Context
This dataset is a playground for fundamental and technical analysis. It is said that 30% of traffic on stocks is already generated by machines, can trading be fully automated? If not, there is still a lot to learn from historical data.
Content
Dataset consists of following files:
- prices.csv: raw, as-is daily prices. Most of data spans from 2010 to the end 2016, for companies new on stock market date range is shorter. There have been approx. 140 stock splits in that time, this set doesn't account for that.
- prices-split-adjusted.csv: same as prices, but there have been added adjustments for splits.

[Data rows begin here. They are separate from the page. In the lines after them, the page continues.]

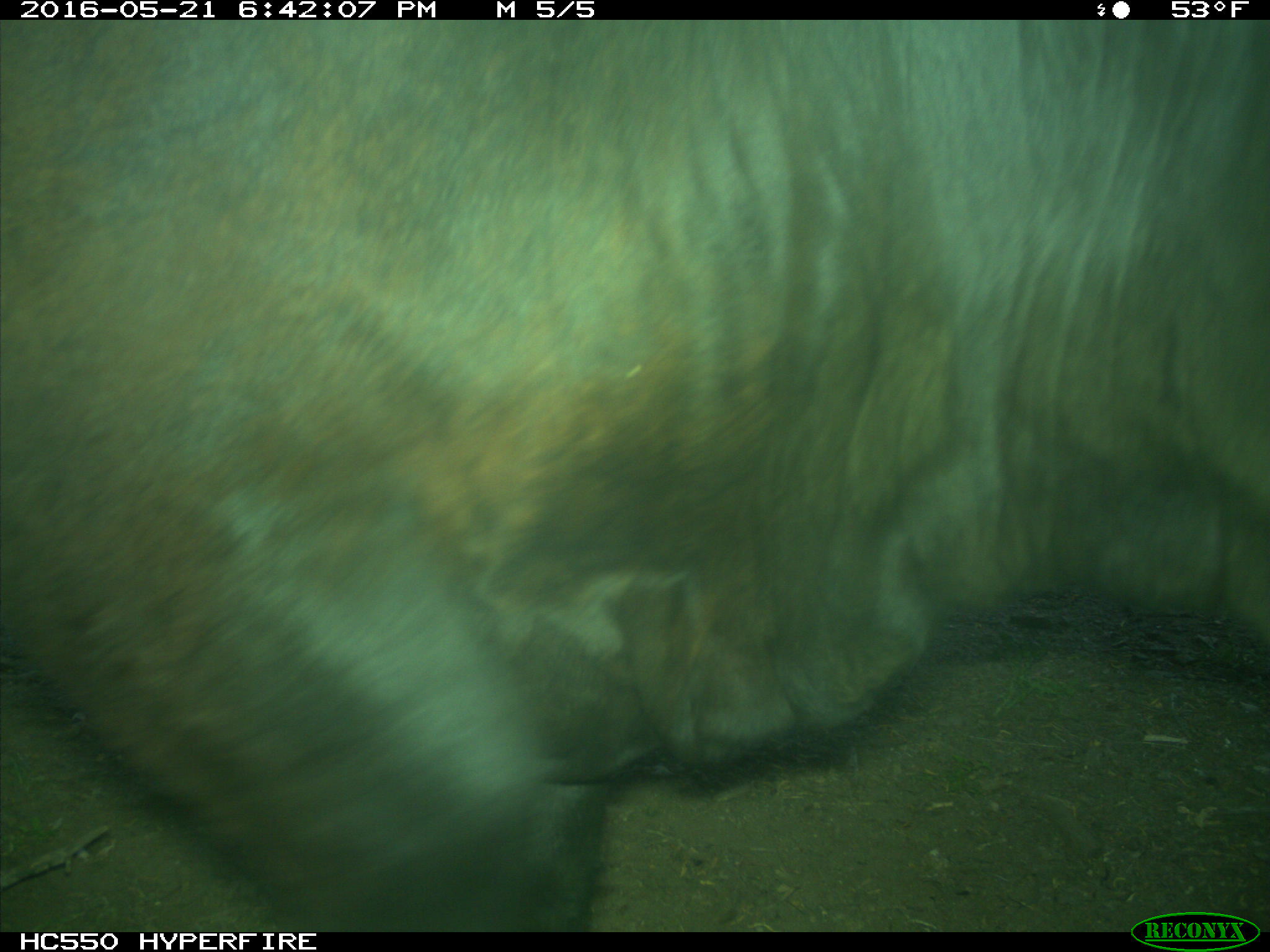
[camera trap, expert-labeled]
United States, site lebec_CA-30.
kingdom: Animalia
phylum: Chordata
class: Mammalia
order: Artiodactyla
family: Bovidae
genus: Bos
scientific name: Bos taurus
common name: domestic cow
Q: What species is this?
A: Bos taurus (domestic cow).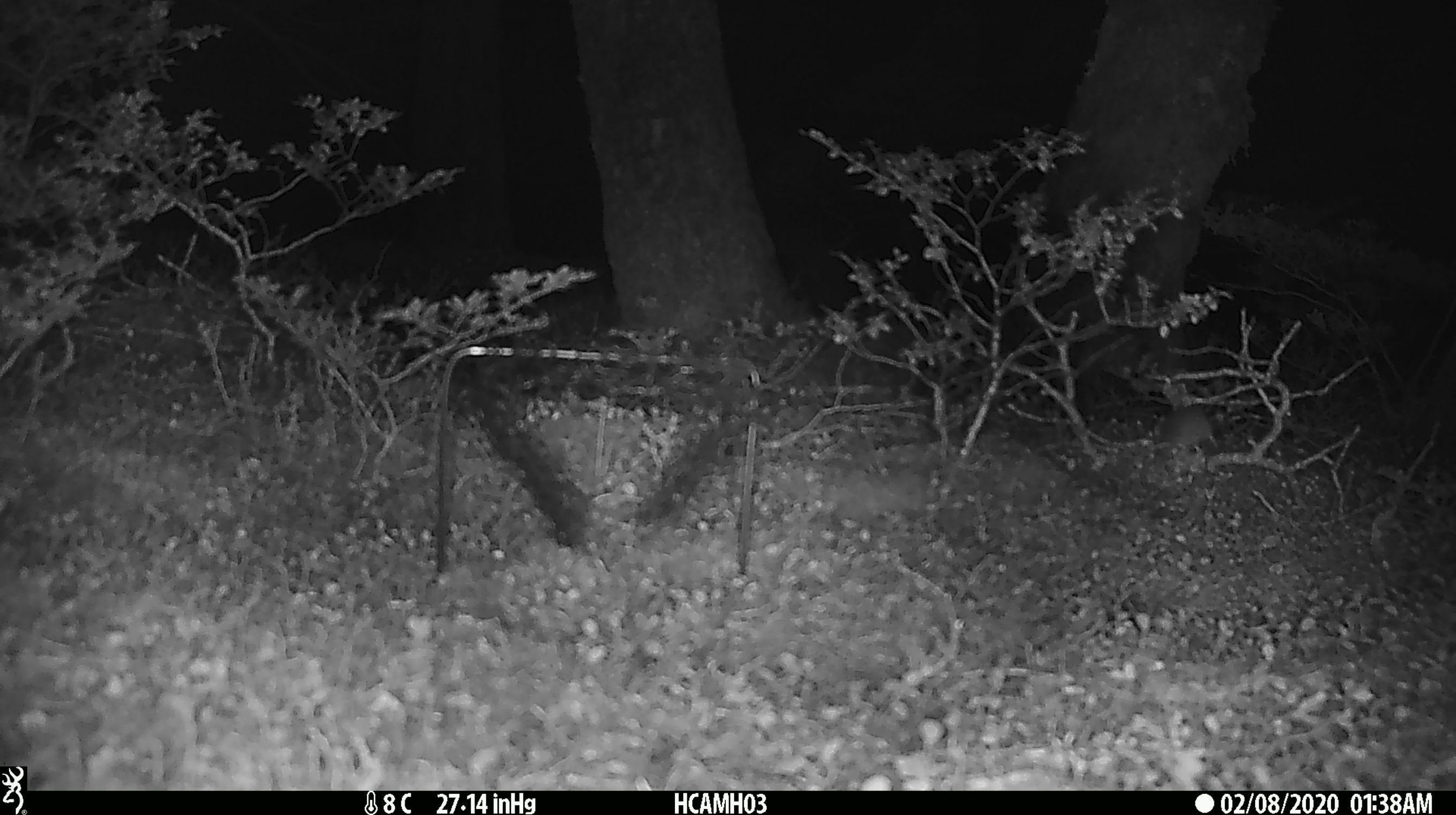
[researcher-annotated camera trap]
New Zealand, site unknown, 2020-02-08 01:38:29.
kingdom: Animalia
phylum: Chordata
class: Mammalia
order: Rodentia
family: Muridae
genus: Mus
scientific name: Mus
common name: mouse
Mouse (Mus).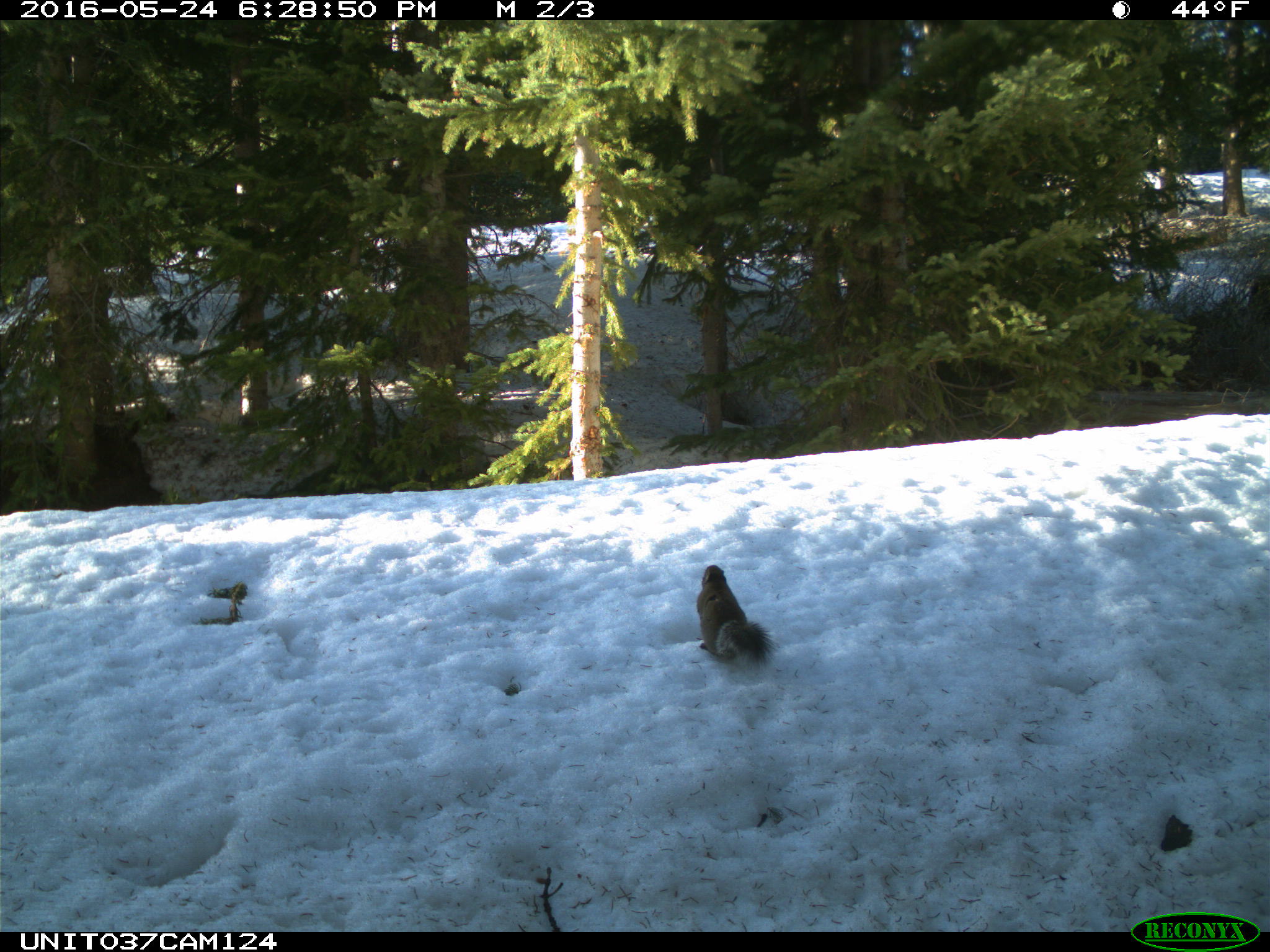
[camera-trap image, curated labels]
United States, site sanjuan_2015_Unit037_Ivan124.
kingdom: Animalia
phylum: Chordata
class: Mammalia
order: Rodentia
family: Sciuridae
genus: Tamiasciurus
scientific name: Tamiasciurus hudsonicus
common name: american red squirrel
Tamiasciurus hudsonicus (american red squirrel).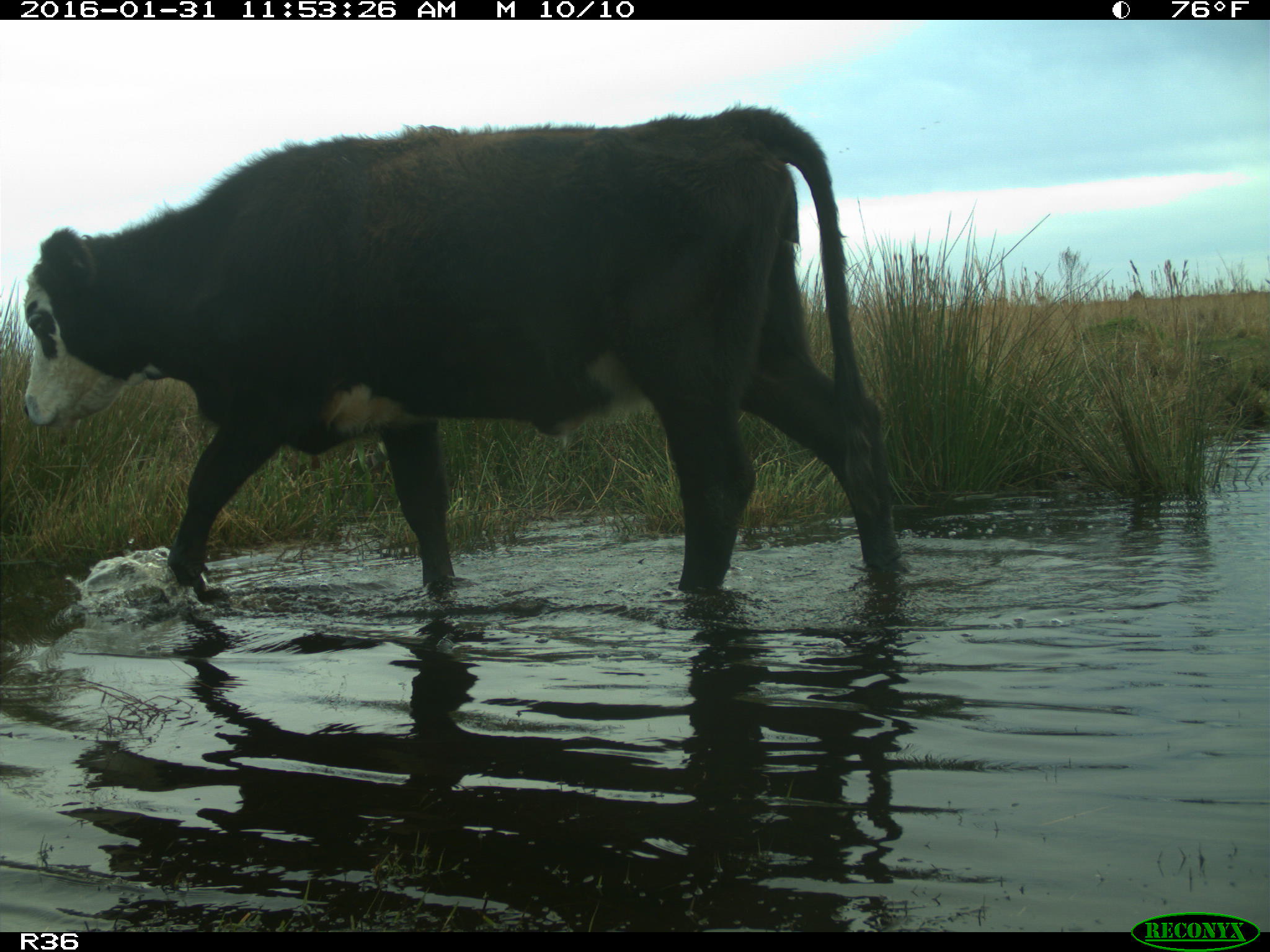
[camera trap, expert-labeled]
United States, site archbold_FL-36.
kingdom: Animalia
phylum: Chordata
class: Mammalia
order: Artiodactyla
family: Bovidae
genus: Bos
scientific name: Bos taurus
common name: domestic cow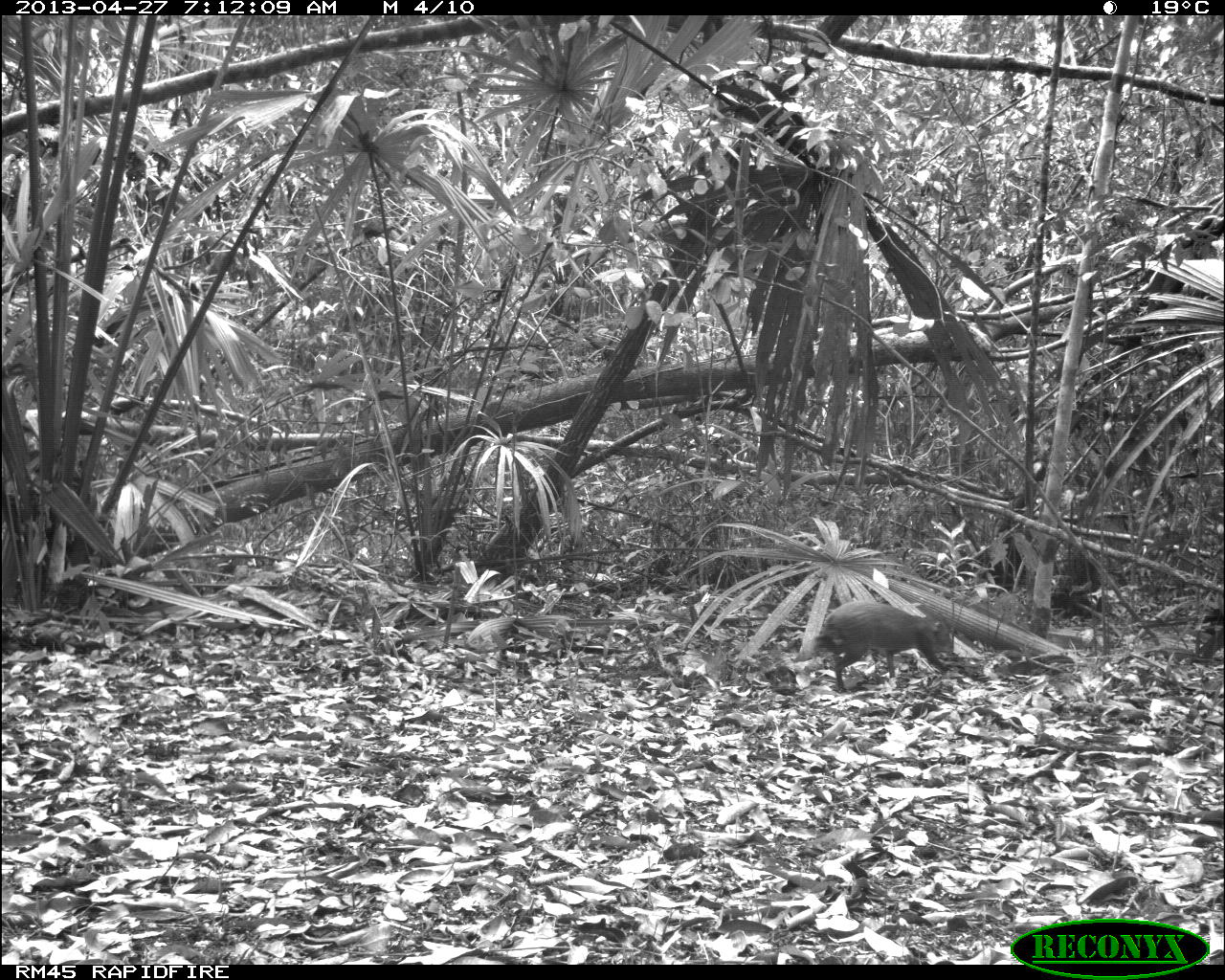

- securities.csv: general description of each company with division on sectors
- fundamentals.csv: metrics extracted from annual SEC 10K fillings (2012-2016), should be enough to derive most of popular fundamental indicators.
Acknowledgements
Prices were fetched from Yahoo Finance, fundamentals are from Nasdaq Financials, extended by some fields from EDGAR SEC databases.
Inspiration
Here is couple of things one could try out with this data:
- One day ahead prediction: Rolling Linear Regression, ARIMA, Neural Networks, LSTM
- Momentum/Mean-Reversion Strategies
- Security clustering, portfolio construction/hedging
Which company has biggest chance of being bankrupt? Which one is undervalued (how prices behaved afterwards), what is Return on Investment?